Sebagai Gubernur DKI

Jabatan terakhir di lingkungan TNI AD yang disandang beliau adalah sebagai Aisten III KSAD, dimana KSAD saat itu adalah Jendral AH Nasution.  Sebagai Asisten III  KSAD, Brigjend Soemarno sangat dekat dengan  KSAD dan lingkungan istana. Rupanya Presiden Soekarno saat itu terkesan dengan rekam jejak Brigjen dr Soemarno. Presiden Soekarno berkeras menjadikan Brigjend dr Soemarno sebagai Gubernur sekalipun Jendral Nasution menawarkan dokter tentara yang lain pada Presiden Soekarno. Pada tanggal 8 Februari 1960, Brigjend dr H Soemarno dilantik sebagai Gubernur DKI Jakarta dan Henk Ngantung sebagai wakilnya.

Pada masa pemerintahan beliau,  banyak proyek besar yang dilaksanakan. Sebut saja Monumen Nasional (Monas), Patung Selamat Datang (Bundaran Hotel Indonesia), dan Patung Pahlawan di Kawasan Menteng, dibangun di era Soemarno. Untuk perbaikan lingkungan, Gubernur Soemarno meluncurkan konsep rumah minimum. Konsep rumah minimum ini adalah rumah dengan luas 90 meter persegi, dibangun di atas tanah 100 meter persegi, terdiri dari dua lantai, lokasinya dekat dengan tempat kerja. Proyek pertama rumah minimum dibangun di Raden Saleh, Karang Anyar, Tanjung Priok, dan Bandengan Selatan.

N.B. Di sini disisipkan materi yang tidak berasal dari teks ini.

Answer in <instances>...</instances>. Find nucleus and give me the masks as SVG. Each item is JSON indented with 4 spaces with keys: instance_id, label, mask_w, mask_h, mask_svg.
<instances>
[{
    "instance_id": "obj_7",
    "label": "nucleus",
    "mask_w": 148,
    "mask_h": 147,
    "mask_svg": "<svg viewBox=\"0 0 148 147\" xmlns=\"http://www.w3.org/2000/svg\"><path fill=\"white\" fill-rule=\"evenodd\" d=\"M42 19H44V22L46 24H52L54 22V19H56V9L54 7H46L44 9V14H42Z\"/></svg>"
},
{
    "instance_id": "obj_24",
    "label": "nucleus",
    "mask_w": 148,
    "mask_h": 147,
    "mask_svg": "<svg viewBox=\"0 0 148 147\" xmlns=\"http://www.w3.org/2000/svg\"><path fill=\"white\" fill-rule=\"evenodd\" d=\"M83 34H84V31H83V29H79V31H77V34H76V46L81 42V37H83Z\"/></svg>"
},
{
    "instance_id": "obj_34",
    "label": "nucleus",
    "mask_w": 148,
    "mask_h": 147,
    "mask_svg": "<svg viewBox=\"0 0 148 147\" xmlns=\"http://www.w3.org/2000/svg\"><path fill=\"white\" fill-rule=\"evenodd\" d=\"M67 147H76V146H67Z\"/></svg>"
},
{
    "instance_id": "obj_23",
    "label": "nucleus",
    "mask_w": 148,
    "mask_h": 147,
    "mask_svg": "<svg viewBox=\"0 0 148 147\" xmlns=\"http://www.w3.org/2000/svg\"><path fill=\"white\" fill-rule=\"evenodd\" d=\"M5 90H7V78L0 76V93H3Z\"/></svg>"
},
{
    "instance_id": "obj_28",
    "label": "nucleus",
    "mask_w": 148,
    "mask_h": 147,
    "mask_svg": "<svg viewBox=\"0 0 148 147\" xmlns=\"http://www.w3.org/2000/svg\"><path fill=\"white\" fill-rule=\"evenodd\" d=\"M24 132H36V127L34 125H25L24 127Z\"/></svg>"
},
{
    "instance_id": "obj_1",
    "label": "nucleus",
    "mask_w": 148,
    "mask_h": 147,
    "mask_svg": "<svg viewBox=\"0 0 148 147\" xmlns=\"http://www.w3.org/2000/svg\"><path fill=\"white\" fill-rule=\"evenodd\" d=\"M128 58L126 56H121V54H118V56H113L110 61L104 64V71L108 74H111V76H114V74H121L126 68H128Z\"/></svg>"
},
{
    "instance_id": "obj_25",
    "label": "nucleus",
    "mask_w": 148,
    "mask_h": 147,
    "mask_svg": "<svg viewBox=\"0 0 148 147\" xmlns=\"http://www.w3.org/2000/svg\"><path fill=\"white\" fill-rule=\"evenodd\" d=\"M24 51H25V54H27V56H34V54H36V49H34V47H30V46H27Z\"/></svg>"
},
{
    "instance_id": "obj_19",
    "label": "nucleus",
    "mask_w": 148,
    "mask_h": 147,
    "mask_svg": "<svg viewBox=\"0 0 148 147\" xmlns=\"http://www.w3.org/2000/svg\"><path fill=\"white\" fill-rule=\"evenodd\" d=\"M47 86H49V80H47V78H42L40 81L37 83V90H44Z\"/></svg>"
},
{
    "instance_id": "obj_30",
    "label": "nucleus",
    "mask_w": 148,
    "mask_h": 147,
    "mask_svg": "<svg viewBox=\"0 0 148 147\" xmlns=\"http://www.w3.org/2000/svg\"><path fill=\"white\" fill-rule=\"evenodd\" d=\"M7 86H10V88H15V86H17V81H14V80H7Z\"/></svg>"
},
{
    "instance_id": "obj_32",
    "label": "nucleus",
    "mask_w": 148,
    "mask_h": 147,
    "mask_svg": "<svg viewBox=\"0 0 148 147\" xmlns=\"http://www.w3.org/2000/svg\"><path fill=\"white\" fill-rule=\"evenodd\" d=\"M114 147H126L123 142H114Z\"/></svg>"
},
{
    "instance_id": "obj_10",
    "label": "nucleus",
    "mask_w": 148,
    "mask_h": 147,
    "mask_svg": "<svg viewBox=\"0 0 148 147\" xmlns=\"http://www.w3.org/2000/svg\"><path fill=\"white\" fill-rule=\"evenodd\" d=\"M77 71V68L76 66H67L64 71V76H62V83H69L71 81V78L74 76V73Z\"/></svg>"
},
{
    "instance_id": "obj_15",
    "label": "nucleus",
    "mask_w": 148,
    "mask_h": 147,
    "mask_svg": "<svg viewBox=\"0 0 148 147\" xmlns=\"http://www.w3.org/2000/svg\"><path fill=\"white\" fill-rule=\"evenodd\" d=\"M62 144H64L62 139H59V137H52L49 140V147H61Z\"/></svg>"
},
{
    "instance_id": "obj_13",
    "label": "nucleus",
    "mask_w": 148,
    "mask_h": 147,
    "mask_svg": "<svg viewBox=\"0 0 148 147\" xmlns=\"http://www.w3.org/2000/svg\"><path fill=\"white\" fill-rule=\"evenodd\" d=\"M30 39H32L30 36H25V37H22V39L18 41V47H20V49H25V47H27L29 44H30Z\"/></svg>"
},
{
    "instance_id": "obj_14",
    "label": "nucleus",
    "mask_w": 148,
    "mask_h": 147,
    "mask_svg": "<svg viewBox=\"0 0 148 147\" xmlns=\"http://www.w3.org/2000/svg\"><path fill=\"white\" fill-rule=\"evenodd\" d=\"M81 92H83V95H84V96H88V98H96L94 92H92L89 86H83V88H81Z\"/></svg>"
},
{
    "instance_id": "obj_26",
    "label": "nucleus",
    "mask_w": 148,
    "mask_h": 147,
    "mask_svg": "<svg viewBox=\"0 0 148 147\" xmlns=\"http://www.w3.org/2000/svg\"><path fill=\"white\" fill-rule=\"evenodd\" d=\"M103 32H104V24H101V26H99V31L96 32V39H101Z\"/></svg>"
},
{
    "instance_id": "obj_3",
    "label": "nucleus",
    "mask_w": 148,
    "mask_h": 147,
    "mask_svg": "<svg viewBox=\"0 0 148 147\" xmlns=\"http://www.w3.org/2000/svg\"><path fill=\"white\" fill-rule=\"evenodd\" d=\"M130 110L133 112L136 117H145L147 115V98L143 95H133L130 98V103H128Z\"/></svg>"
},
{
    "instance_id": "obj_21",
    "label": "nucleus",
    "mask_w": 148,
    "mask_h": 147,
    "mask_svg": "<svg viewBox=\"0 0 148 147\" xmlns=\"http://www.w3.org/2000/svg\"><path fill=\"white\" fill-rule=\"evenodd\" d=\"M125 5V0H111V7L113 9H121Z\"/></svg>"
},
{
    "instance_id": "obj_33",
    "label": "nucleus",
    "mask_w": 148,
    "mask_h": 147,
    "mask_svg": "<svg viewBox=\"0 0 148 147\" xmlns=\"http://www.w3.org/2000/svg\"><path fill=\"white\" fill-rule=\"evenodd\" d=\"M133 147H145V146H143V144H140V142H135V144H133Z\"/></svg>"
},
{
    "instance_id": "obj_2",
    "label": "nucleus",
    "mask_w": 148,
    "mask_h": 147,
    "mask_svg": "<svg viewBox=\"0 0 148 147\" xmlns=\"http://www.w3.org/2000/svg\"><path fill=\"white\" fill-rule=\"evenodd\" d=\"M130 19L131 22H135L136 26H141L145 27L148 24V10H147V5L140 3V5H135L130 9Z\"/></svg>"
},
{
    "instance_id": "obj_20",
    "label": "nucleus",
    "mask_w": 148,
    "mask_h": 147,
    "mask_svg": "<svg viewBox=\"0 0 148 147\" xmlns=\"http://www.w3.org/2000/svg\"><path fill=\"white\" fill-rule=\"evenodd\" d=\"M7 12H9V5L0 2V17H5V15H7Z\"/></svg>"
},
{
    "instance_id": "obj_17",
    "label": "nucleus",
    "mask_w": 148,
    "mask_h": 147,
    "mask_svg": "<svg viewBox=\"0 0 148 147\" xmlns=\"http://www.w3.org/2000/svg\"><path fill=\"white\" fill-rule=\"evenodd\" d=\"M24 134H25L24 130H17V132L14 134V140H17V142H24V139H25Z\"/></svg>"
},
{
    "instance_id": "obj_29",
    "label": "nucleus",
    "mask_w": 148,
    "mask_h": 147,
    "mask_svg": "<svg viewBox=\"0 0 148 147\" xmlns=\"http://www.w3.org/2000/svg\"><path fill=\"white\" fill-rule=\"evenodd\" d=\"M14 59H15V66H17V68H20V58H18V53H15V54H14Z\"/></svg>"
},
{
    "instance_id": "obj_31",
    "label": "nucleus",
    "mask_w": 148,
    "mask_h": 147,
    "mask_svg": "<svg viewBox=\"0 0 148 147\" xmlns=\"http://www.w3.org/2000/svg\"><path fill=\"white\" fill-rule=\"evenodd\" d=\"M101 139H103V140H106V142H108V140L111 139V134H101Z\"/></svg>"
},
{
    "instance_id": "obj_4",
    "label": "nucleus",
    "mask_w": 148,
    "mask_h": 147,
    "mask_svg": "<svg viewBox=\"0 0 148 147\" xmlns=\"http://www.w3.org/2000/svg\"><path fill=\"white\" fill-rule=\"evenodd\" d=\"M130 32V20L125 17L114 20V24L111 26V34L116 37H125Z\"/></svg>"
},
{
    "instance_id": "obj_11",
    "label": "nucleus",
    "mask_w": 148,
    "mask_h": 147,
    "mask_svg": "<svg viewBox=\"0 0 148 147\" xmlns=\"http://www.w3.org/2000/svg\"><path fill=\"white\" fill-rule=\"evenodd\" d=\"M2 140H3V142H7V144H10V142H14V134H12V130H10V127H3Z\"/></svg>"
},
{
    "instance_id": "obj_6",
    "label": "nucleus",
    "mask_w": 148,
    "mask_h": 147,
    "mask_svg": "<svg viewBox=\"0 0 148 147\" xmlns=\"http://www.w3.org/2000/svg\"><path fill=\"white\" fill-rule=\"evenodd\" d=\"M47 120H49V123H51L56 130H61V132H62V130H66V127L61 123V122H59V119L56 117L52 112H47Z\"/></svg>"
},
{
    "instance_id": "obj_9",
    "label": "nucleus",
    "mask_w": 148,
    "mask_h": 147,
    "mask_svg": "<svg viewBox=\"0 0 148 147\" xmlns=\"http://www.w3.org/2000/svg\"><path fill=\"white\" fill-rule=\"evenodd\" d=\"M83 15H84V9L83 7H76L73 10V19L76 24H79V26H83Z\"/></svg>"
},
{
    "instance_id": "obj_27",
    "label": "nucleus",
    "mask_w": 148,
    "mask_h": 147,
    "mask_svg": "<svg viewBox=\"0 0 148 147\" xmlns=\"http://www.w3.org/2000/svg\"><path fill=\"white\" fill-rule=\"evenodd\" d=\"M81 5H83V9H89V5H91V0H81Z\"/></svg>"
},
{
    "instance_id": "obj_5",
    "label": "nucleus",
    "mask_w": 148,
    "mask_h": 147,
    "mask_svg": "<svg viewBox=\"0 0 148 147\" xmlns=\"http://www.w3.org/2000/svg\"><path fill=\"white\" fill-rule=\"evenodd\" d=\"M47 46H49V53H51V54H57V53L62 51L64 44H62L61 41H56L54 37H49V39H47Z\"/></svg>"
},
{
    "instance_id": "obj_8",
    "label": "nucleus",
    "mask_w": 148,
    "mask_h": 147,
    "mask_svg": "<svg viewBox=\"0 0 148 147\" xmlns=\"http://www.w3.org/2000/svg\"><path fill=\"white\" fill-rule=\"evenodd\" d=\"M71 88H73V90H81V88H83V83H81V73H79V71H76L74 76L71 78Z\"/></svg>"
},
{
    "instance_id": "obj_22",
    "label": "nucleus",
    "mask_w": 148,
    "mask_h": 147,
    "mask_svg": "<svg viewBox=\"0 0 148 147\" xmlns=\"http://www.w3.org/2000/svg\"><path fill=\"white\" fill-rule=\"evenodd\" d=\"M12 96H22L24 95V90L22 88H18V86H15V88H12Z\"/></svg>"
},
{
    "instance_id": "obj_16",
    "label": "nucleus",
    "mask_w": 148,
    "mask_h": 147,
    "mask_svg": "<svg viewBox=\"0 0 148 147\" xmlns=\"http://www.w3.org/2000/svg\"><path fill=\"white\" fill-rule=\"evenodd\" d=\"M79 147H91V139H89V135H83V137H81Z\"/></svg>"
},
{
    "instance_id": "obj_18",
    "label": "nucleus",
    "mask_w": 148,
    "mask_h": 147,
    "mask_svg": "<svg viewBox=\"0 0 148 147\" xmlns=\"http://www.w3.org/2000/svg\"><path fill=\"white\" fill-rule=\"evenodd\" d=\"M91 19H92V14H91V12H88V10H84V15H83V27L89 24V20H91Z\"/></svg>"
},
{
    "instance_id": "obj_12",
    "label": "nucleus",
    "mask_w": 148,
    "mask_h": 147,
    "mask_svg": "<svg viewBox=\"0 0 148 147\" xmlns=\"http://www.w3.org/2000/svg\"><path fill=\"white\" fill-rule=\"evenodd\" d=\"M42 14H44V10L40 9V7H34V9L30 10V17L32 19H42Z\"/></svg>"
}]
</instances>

Karena latar belakang beliau sebagai dokter, maka salah satu program utama beliau adalah penanganan sampah. Sehingga beliau memndapat julukan gubernur sampah. Karena keberhasilan beliau sebagai Gubernur DKI, beliau diangkat sebagai mentri dalam negeri.

 Sebagai Mentri Dalam Negeri

Mayor Jendral dr H Soemarno diangkat sebagai Gubernur tanggal 14 Agustus 1964 oleh Presiden Sukarno. Salah satu karya beliau adalah pembentukan APDN yang sekarang menjadi IPDN. Pada tahun 1965, Henk Ngantung, Wakil Gubernur yang kemudian menggantikan dr H Soemarno mengundurkan diri sebagai Gubernur karena alasan kesehatan. karena dianggap paling kenal dengan wilayah DKI Jakarta, dr Soemarno ditunjuk untuk merangkap jabatan sebagai mentri dalam negeri sekaligus gubernur DKI Jakarta. Pada masa pemerintahan kedua ini terjadi peristiwa G30s/PKI dimana salah satu korbannya adalah sahabat beliu, Jendral Ahmad Yani, yang sering bersama dalam berbagai operasi  militer dan sempat sekantor dimana saat KASAD-nya Jendral H.H Nasution, Jendral Ahmad Yani menjadi Deputi KASAD sedangkan dr H Soemarno sebagai Asisten III KASAD dengan pangkat Brigjen.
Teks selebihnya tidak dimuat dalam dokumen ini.